On Saturday, Election Day will be just 100 days away—a rollicking final stretch of midterm campaigning that will determine who controls the Senate next year, and set the stage for the presidential race to come. What happens this fall—and in 2024—depends in part on the money game in Silicon Valley, where the tech mega-donors who were activated by Donald Trump in 2016 are still ruminating on just how involved they want to be going forward.
This winter, I published a Grantland-esque, highly scientific power ranking of these nine Democratic and five GOP players in Silicon Valley. Now, six months later, and after a wave of F.E.C. filings over the past week or two, I’m revisiting the ranking with an updated portrait of who’s up and down in donorworld. Or put another way, whose call should you return first?
The Left
1. There are few characters that we have been more obsessed with at Puck than Sam Bankman-Fried, the crypto-hawking, philosophy-spewing political mega-donor who has unleashed tens of millions of dollars on Washington over the last year or so.
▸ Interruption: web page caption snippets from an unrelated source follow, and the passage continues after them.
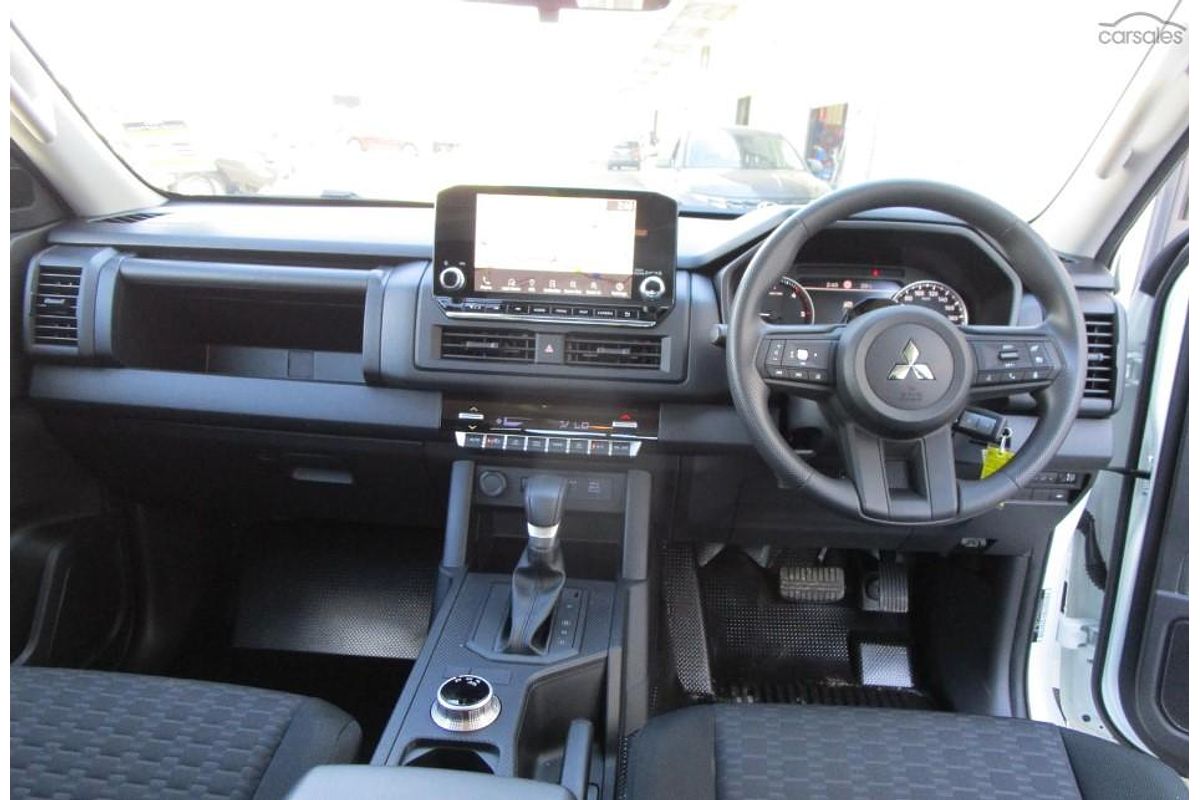 2024 Mitsubishi Triton GLX MV 4X4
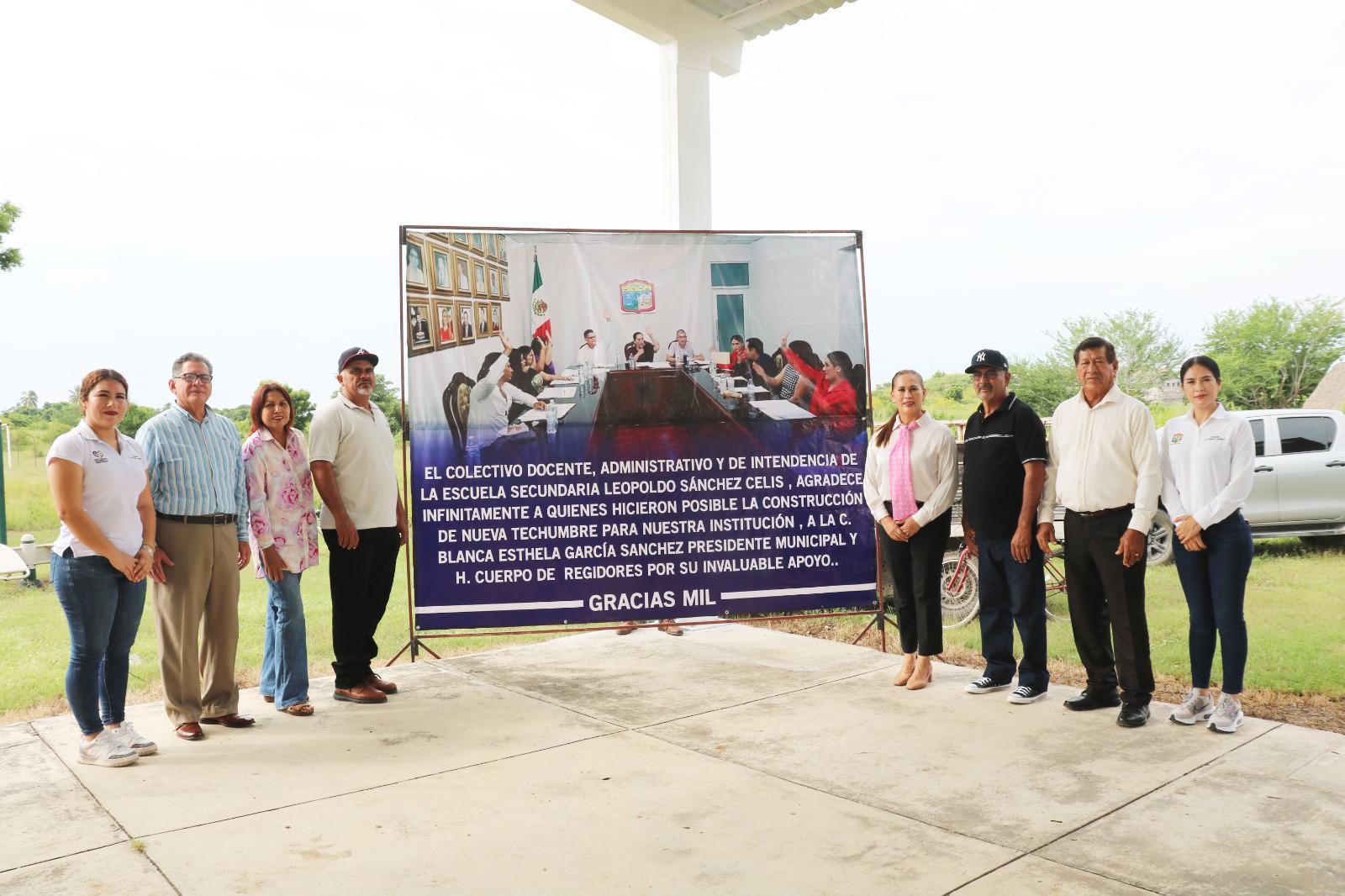 $!Inauguran techumbre en secundaria del Ejido de la Campana, en Escuinapa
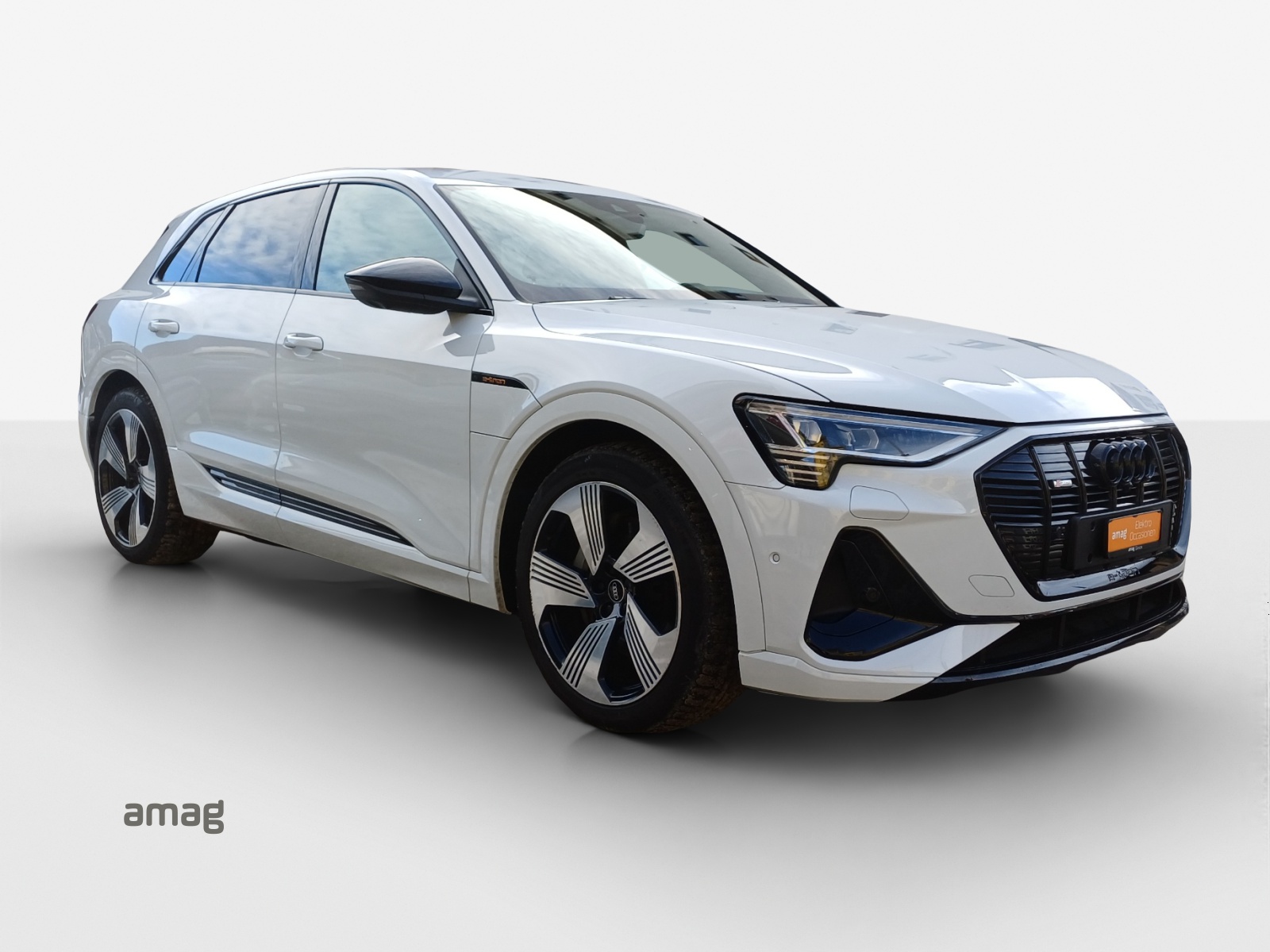 AUDI e-tron 55 S Line Black Edition quattro-image-5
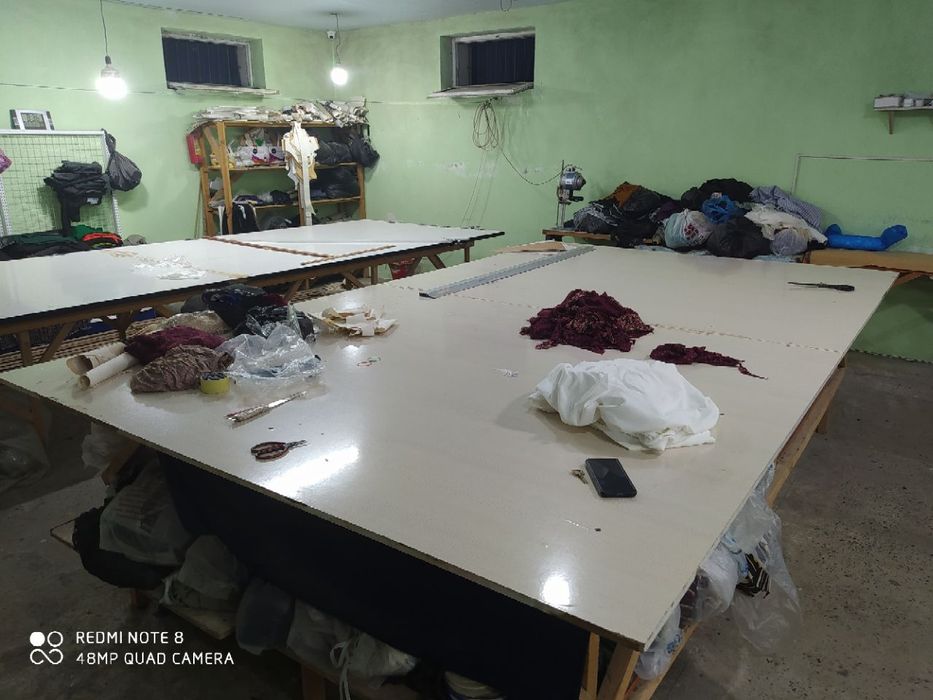 Швейная машина, аверло, петля ,тугма, дазмол стол сотилади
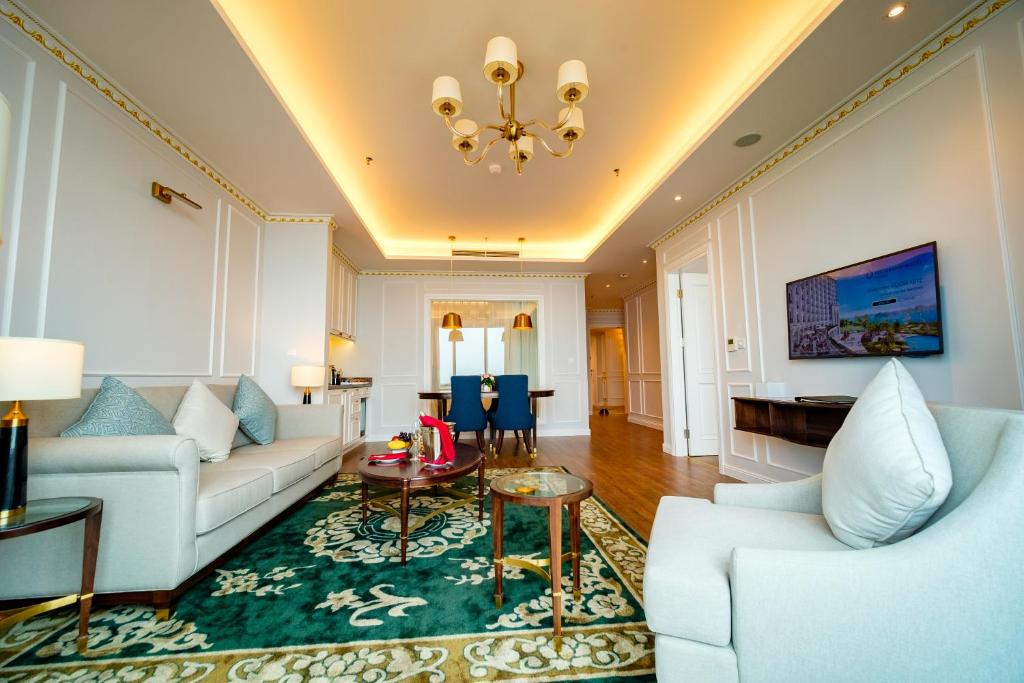 FLC Grand Hotel Hạ Long - VINASTAY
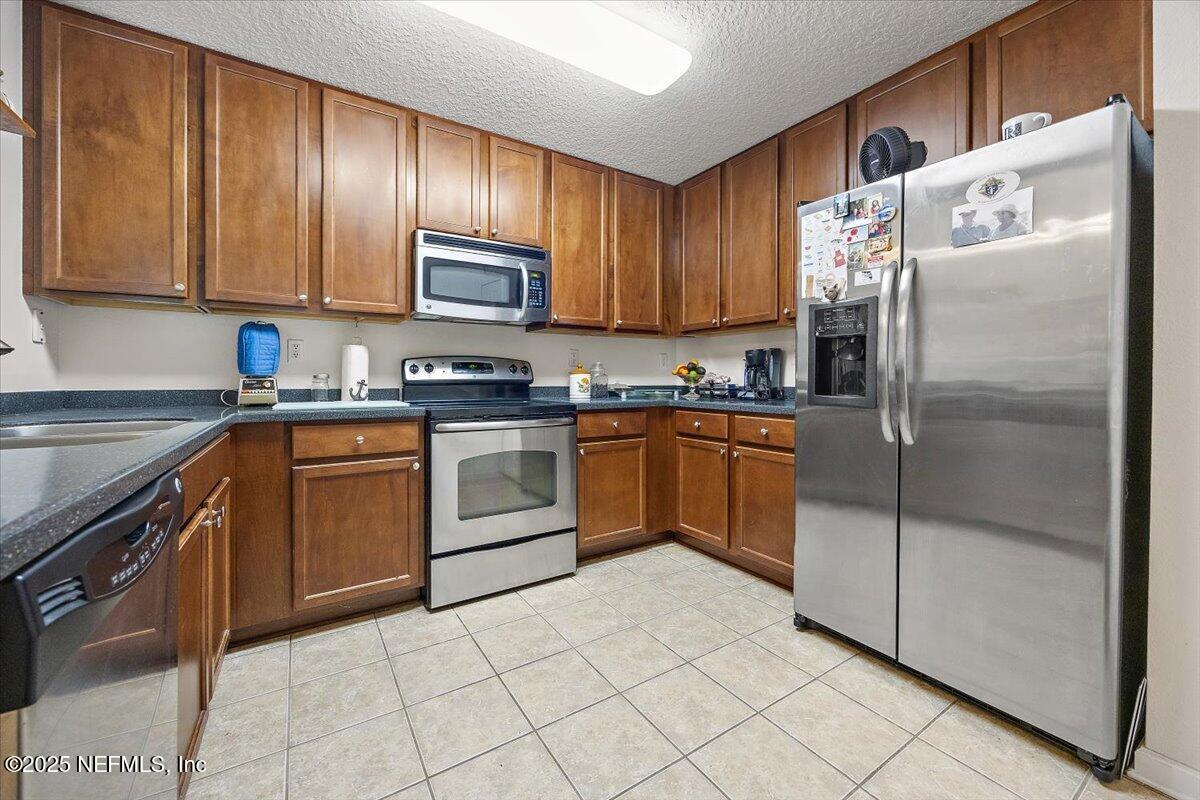 Image 4: 07-Kitchen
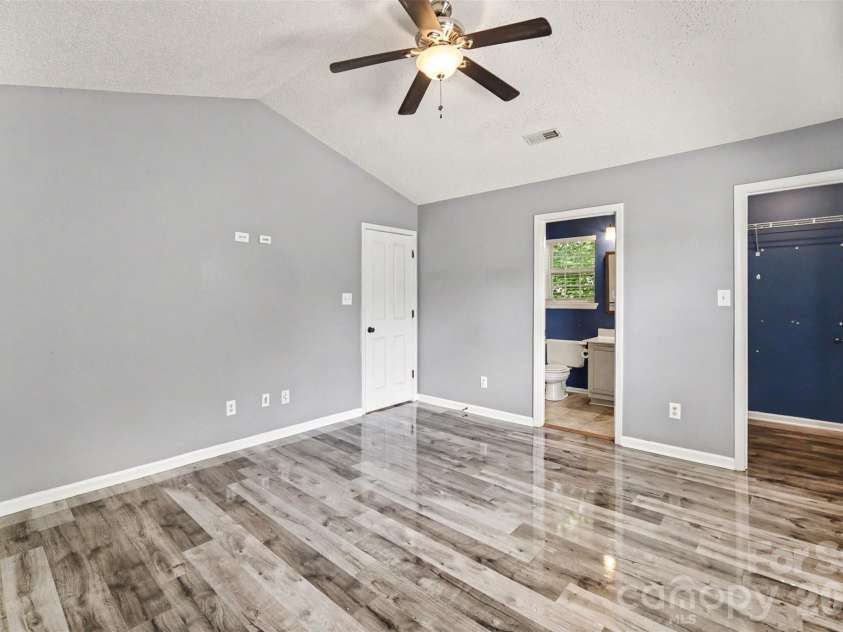 1131 Morning Glory Drive, Charlotte, NC 28262.  MLS# CAR4394711, YatesRealty ID 31990.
At just 30 years old, S.B.F. has become ubiquitous in our political culture—he’s popped up at Democratic congressional retreats, invested in Semafor, testified before Congress, and is laboring to refashion big-money politics in a peculiar effective-altruist direction. The only trouble for S.B.F. has been that, er, his romp through our campaign-finance system hasn’t gone so well: He burned $12 million on a longshot Democratic congressional candidate in Oregon—a race where S.B.F. became an unwitting boogeyman—before burning another $12 million on a California ballot initiative that wouldn’t even qualify for the midterms. Undiscouraged, S.B.F. recently dropped another $4 million into his own super PAC last month, putting him at $27 million total in the super PAC for the cycle. (That doesn’t include all the money S.B.F. has put into the ballot initiatives, his own lobbying organization or other super PACS.) This story is just getting started.